Reza Nejabati (M’02) received the B.Sc. degree in electrical engineering from Shahid Beheshti (Melli) University, Tehran, Iran, in 1997 and the M.Sc. degree (with distinction) in telecommunication and information systems from the University of Essex, Colchester, U.K., in 2001. He is a Senior Research Officer with the Photonic Network Research Group, University of Essex. His main research interests are in the area of optical subwavelength switching and grid networking.

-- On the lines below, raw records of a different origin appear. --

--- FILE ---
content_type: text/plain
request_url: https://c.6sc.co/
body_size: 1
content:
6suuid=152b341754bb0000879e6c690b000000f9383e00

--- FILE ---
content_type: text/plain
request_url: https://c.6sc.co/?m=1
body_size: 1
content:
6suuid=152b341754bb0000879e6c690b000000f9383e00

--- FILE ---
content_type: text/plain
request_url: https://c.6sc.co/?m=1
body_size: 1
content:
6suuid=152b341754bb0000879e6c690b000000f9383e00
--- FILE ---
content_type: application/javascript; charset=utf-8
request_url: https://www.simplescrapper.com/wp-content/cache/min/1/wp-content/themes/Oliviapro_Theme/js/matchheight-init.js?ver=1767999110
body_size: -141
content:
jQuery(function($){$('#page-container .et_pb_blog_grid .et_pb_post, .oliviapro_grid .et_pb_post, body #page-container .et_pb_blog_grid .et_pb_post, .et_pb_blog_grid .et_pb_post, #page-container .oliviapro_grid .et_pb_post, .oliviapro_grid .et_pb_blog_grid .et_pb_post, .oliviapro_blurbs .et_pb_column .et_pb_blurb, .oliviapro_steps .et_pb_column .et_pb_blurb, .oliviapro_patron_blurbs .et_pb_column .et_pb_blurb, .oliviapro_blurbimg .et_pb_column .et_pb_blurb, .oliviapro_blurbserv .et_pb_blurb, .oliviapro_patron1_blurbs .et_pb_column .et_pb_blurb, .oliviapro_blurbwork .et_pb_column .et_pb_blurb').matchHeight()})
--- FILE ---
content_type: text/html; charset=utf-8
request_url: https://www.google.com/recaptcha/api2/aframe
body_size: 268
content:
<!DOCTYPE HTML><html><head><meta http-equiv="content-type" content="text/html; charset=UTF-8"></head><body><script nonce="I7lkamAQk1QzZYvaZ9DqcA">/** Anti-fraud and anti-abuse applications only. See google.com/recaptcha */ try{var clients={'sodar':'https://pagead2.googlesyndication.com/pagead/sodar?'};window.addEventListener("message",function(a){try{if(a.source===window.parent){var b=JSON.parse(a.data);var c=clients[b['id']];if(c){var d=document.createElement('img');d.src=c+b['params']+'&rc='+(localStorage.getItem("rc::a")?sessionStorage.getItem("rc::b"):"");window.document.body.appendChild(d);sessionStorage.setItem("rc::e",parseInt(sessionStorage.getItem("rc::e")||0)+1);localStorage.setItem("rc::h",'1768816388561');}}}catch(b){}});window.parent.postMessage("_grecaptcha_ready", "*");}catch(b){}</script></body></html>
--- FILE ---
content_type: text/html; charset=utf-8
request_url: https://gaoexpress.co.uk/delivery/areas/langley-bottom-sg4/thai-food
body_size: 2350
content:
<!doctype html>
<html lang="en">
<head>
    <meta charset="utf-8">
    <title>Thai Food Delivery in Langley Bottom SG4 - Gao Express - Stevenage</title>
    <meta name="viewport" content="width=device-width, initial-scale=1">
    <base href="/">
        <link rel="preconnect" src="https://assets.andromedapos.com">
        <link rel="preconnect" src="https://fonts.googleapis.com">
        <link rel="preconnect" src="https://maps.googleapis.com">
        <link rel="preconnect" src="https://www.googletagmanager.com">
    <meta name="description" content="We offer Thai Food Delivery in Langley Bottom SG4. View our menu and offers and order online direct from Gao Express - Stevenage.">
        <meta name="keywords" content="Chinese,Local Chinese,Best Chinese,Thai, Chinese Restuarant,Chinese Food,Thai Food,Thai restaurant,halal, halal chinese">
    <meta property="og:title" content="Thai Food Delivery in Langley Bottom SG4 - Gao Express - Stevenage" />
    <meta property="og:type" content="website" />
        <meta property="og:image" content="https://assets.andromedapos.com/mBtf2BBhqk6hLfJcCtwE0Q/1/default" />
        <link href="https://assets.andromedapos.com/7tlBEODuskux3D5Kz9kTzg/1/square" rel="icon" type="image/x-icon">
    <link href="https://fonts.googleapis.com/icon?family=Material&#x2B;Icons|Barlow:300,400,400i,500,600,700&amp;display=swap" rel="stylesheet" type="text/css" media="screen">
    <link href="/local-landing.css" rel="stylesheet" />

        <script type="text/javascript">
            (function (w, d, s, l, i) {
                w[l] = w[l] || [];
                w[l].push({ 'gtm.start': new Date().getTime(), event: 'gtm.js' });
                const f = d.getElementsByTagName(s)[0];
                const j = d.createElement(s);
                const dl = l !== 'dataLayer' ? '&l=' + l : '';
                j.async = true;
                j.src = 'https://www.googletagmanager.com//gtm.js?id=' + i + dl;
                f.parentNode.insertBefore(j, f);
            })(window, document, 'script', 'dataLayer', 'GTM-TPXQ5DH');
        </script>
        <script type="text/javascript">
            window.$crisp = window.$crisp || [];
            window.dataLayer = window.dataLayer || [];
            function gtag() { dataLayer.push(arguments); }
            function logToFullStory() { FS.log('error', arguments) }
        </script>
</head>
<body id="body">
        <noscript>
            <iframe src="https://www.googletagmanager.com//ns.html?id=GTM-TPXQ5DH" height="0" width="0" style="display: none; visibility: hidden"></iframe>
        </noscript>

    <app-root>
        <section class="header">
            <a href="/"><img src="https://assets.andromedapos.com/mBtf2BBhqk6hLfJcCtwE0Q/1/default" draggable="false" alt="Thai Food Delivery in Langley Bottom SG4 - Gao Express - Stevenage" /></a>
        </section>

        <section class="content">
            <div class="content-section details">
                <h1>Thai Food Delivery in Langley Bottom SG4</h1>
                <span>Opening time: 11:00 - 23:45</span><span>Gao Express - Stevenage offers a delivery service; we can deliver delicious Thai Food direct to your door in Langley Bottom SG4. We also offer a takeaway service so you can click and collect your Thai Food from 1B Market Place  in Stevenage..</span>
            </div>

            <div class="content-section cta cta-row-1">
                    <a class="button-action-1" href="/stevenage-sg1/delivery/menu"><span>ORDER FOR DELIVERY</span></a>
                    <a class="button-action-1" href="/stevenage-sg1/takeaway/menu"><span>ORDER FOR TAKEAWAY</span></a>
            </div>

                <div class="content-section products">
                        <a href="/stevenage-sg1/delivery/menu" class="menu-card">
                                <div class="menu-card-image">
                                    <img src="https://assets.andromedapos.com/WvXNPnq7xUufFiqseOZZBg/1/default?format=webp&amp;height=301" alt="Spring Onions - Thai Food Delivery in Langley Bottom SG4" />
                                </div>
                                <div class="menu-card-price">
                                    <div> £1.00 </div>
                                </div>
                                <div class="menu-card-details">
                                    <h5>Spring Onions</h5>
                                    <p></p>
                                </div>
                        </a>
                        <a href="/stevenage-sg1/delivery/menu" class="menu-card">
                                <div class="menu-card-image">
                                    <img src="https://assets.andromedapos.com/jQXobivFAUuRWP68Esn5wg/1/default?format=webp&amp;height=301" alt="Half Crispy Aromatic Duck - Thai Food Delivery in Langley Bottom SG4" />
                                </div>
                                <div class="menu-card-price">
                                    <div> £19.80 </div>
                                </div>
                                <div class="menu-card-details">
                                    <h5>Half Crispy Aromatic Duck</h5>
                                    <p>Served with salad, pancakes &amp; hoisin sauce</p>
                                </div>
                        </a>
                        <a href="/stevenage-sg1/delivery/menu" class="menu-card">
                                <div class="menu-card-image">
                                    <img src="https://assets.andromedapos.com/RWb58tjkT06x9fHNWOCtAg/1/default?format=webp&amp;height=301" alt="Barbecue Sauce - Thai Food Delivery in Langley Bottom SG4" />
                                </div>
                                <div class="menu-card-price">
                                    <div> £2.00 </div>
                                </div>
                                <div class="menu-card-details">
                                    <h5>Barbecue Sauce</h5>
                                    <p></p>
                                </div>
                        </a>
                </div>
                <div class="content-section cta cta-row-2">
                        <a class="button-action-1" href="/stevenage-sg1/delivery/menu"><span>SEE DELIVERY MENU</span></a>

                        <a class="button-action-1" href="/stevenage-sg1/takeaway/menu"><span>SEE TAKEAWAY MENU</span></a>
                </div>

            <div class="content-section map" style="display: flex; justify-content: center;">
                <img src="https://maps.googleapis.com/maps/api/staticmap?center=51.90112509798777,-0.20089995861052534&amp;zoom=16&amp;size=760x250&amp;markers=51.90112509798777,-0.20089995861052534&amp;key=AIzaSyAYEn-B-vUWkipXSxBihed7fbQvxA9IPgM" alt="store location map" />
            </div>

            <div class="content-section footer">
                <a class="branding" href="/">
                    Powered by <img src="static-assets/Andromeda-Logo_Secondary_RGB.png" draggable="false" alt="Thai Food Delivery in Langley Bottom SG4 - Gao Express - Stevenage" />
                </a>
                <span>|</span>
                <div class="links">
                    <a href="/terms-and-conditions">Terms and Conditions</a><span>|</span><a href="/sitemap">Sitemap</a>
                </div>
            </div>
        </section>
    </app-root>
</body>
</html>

Dimitra Simeonidou (M’95) received the B.Sc. and M.Sc. degrees from the Physics Department, Aristotle University, Thessaloniki, Greece, in 1987 and 1989, respectively, and the Ph.D. degree from the University of Essex, Colchester, U.K., in 1994. She has over ten years of experience in the field of optical transmission and optical networks. From 1992 to 1994, she was a Senior Research Officer with the University of Essex in association with the MWTN RACE project. In 1994, she was a Principle Engineer with Alcatel Submarine Networks and contributed to the introduction of wavelength-division-multiplexing (WDM) technologies in submerged photonic networks. She participated in standardization committees and was an advising member of the Alcatel Submarine networks patent committee. She is a currently a Professor with the University of Essex. She is the author over 120 papers and holds 11 patents relating to photonic technologies and networks. Her main research interests include optical wavelength and packet-switched networks, network control and management, and GRID networking.